** Begin **

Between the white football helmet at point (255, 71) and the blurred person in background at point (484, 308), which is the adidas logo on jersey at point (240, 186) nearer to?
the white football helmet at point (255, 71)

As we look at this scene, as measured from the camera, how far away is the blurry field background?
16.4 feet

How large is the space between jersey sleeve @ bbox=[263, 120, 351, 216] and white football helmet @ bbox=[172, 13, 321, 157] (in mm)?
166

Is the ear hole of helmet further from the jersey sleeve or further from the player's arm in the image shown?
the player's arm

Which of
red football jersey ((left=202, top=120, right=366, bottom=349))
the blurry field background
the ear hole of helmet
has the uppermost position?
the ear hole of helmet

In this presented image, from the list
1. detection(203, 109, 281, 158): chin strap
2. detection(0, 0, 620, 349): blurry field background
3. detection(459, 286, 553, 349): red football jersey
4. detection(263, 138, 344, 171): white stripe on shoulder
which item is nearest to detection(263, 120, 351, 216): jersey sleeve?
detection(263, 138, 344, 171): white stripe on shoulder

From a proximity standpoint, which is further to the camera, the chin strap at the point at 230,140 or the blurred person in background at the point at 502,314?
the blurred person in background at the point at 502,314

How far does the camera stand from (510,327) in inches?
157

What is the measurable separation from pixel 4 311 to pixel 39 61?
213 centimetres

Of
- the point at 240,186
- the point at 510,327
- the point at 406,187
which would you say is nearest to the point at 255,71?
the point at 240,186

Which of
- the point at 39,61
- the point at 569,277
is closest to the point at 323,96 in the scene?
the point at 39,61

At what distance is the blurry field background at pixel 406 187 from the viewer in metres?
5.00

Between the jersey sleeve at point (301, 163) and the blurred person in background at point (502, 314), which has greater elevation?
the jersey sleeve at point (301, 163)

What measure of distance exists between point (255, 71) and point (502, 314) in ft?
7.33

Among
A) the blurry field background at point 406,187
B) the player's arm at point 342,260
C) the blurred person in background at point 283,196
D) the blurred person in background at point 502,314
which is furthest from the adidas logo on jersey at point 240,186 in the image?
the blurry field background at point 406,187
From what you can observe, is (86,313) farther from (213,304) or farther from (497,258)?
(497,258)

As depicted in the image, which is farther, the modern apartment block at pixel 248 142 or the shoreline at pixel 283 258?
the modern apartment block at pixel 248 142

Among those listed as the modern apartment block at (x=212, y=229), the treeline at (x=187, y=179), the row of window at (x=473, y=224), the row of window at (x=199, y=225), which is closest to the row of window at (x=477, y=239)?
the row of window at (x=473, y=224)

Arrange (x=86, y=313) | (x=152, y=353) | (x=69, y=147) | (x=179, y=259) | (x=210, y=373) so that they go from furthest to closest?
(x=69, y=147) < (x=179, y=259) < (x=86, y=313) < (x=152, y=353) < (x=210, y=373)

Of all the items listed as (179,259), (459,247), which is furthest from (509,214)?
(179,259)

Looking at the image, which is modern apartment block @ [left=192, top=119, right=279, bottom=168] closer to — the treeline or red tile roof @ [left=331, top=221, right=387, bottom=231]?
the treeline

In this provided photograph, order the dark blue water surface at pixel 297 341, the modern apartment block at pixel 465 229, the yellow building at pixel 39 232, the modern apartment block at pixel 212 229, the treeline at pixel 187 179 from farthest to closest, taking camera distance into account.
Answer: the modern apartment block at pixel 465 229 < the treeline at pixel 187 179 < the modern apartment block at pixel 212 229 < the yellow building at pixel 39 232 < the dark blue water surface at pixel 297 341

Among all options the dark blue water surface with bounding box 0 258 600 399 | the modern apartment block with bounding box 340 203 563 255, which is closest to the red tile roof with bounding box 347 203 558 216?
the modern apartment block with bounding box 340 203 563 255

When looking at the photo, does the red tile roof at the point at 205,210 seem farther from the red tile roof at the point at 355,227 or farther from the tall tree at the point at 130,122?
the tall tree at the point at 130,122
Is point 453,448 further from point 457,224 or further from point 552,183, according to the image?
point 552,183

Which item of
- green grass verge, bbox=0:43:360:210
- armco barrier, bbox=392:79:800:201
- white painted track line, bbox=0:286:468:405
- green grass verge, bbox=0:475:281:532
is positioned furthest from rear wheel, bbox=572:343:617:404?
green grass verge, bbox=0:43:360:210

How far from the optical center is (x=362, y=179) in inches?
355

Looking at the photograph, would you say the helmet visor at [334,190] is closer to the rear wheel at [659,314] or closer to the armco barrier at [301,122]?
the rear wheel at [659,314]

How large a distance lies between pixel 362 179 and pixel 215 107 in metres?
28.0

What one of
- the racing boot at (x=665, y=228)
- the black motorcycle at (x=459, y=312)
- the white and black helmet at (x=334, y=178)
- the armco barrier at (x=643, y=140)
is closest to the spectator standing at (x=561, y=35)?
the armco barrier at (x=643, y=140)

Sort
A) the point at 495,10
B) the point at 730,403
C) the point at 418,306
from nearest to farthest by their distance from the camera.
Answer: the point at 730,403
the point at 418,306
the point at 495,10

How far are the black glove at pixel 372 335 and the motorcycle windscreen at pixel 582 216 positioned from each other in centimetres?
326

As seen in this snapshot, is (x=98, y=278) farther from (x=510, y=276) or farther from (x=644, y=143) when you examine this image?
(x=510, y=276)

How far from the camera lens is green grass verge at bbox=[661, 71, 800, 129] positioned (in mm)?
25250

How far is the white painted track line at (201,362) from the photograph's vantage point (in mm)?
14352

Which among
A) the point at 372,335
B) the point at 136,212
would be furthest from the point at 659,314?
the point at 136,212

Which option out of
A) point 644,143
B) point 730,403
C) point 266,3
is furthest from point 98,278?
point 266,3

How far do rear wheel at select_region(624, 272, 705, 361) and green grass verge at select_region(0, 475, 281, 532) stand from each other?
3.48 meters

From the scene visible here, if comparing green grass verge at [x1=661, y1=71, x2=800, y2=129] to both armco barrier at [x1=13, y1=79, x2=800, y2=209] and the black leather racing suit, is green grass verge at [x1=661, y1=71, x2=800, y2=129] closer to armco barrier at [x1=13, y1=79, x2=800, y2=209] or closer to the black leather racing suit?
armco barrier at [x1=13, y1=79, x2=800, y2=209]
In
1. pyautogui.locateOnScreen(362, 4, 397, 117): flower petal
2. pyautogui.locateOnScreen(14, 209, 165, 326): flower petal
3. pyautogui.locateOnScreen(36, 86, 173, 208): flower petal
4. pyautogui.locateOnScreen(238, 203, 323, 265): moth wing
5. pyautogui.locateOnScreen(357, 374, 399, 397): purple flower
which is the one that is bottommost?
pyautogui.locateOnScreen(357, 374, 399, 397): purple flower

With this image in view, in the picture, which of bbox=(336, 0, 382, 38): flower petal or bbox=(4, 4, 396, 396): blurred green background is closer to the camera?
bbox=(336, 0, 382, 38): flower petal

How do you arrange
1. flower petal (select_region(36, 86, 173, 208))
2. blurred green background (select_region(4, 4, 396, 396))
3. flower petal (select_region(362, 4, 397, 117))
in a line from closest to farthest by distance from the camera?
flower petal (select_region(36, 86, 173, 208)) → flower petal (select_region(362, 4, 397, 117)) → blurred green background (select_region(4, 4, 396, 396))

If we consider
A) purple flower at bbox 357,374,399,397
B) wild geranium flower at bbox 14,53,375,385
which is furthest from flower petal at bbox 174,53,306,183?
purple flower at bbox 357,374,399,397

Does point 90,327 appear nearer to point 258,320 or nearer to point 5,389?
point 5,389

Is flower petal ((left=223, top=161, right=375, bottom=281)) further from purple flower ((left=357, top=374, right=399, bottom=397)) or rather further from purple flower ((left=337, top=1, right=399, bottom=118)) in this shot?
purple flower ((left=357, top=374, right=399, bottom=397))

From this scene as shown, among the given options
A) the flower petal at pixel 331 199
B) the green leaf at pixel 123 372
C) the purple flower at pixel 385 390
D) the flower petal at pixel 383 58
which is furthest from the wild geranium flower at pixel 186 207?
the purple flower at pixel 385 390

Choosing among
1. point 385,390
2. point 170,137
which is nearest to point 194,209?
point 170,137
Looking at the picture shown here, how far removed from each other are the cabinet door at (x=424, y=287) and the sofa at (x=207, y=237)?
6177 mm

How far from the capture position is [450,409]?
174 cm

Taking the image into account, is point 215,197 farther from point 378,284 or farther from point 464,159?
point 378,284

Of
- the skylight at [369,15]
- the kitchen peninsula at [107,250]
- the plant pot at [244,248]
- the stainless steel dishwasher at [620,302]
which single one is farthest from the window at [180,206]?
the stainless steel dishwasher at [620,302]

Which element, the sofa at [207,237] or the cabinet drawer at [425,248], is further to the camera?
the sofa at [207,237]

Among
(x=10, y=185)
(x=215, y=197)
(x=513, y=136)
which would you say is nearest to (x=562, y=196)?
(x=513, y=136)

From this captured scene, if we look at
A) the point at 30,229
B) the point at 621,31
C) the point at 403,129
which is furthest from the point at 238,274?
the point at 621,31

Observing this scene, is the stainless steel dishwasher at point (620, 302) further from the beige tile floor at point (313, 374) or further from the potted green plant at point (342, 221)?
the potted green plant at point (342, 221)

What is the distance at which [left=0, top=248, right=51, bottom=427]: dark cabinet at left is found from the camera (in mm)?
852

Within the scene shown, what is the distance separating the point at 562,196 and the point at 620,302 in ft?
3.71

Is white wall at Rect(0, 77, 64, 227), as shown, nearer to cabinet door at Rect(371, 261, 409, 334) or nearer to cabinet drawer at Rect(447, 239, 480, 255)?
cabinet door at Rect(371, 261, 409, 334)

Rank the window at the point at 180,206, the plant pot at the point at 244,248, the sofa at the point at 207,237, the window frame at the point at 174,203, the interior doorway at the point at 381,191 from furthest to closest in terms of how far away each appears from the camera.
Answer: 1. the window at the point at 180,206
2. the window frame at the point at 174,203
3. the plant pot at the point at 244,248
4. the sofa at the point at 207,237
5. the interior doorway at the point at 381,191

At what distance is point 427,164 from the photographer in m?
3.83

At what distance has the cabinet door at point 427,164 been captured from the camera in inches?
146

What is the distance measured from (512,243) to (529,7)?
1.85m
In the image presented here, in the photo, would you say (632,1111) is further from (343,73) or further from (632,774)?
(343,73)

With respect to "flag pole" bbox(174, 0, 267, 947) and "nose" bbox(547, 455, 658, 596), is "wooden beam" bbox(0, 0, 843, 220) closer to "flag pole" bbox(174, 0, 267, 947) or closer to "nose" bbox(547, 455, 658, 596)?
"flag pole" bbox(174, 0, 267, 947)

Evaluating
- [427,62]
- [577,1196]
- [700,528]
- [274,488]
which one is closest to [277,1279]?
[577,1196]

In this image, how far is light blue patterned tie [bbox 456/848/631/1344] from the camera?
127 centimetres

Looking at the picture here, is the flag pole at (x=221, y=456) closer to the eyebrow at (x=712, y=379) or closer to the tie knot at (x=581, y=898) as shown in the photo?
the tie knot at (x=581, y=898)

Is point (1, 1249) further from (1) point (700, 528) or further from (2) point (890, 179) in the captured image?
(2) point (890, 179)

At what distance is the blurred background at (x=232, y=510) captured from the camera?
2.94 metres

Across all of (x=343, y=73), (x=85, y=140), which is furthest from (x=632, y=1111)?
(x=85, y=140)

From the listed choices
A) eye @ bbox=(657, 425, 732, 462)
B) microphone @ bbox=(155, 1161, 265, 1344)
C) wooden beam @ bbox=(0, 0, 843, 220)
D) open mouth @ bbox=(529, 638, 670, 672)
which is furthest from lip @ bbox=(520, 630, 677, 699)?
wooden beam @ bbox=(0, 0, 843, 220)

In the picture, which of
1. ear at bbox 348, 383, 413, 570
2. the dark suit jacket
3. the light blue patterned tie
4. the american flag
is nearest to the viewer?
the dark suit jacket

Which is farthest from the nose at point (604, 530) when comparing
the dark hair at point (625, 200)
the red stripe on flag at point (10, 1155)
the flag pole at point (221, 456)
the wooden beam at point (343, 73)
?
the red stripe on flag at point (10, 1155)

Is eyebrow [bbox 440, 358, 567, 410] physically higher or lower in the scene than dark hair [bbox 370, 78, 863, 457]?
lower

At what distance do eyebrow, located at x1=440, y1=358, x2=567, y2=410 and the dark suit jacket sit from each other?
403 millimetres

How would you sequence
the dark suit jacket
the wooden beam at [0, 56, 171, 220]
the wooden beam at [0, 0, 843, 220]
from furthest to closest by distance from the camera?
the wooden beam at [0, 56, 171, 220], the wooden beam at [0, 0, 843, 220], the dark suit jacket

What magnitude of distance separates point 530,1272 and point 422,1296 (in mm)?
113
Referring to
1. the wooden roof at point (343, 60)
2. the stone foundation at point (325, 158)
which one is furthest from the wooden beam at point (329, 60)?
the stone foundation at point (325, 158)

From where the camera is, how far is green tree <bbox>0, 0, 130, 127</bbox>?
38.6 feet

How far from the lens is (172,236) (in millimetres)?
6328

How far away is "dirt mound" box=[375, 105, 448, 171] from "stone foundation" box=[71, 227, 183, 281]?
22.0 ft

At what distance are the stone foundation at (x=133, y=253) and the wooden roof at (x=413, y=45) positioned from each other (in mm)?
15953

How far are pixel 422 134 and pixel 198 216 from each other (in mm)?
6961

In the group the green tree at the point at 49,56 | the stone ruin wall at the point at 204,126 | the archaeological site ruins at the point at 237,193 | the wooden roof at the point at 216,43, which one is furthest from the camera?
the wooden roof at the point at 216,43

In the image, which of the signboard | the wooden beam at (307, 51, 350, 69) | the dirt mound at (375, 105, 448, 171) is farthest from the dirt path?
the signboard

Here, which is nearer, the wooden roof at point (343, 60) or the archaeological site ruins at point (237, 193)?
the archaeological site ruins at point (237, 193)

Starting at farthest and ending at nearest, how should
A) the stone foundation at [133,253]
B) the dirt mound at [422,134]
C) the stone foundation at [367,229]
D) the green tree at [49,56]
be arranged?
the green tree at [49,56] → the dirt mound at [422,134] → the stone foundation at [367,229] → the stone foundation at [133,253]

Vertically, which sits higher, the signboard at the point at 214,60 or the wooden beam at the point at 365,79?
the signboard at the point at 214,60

** End **

Copy the lines above word for word, starting with the line that contains "Here, which is" and continuing through the last line, with both ends included.

Here, which is nearer, the wooden roof at point (343, 60) or the archaeological site ruins at point (237, 193)?
the archaeological site ruins at point (237, 193)

Starting at farthest and ending at nearest, how should
A) the stone foundation at [133,253]
B) the dirt mound at [422,134]
C) the stone foundation at [367,229]
D) the green tree at [49,56]
be arranged?
the green tree at [49,56] → the dirt mound at [422,134] → the stone foundation at [367,229] → the stone foundation at [133,253]

Vertically, which sits higher, the signboard at the point at 214,60 or the wooden beam at the point at 365,79?
the signboard at the point at 214,60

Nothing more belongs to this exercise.